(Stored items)

^^^^^^^^

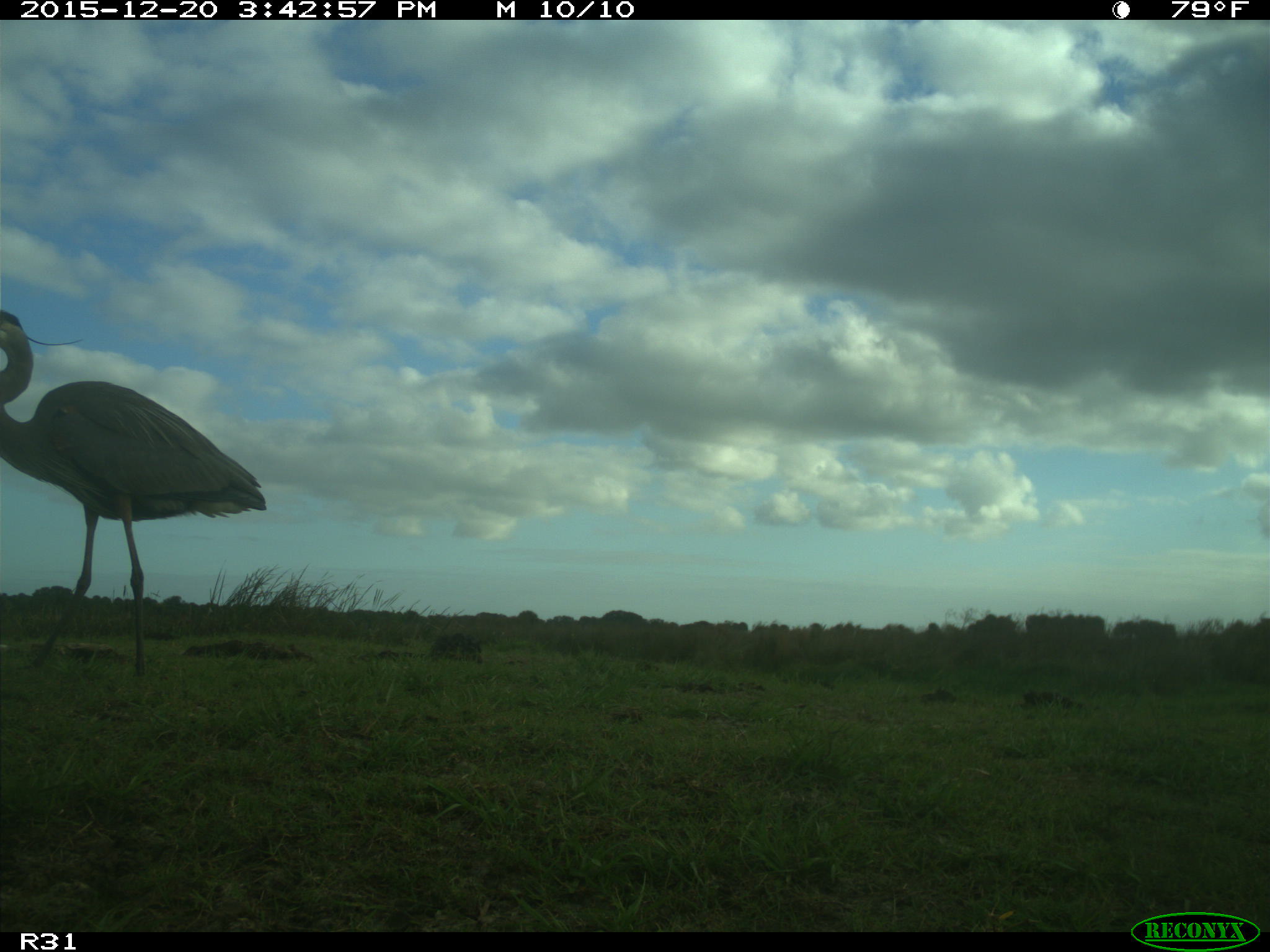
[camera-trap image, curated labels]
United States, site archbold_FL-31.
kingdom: Animalia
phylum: Chordata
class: Aves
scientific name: Aves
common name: birds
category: unidentified bird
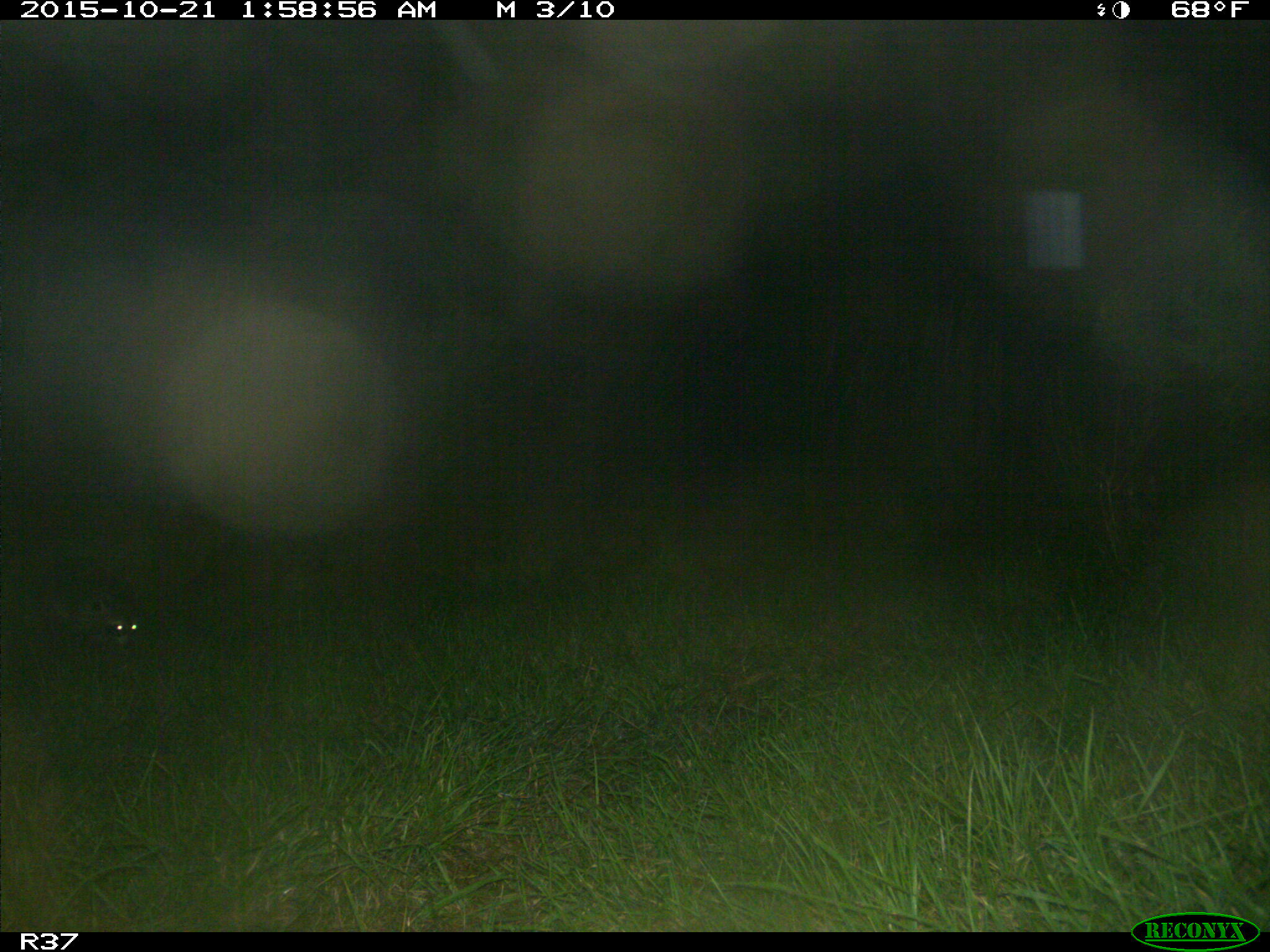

^^^^^^^^

Please return, exactly and with pictures omitted, the lines from the line holding "phylum: Chordata" through the end of the data above, inclusive.

phylum: Chordata
class: Aves
scientific name: Aves
common name: birds
category: unidentified bird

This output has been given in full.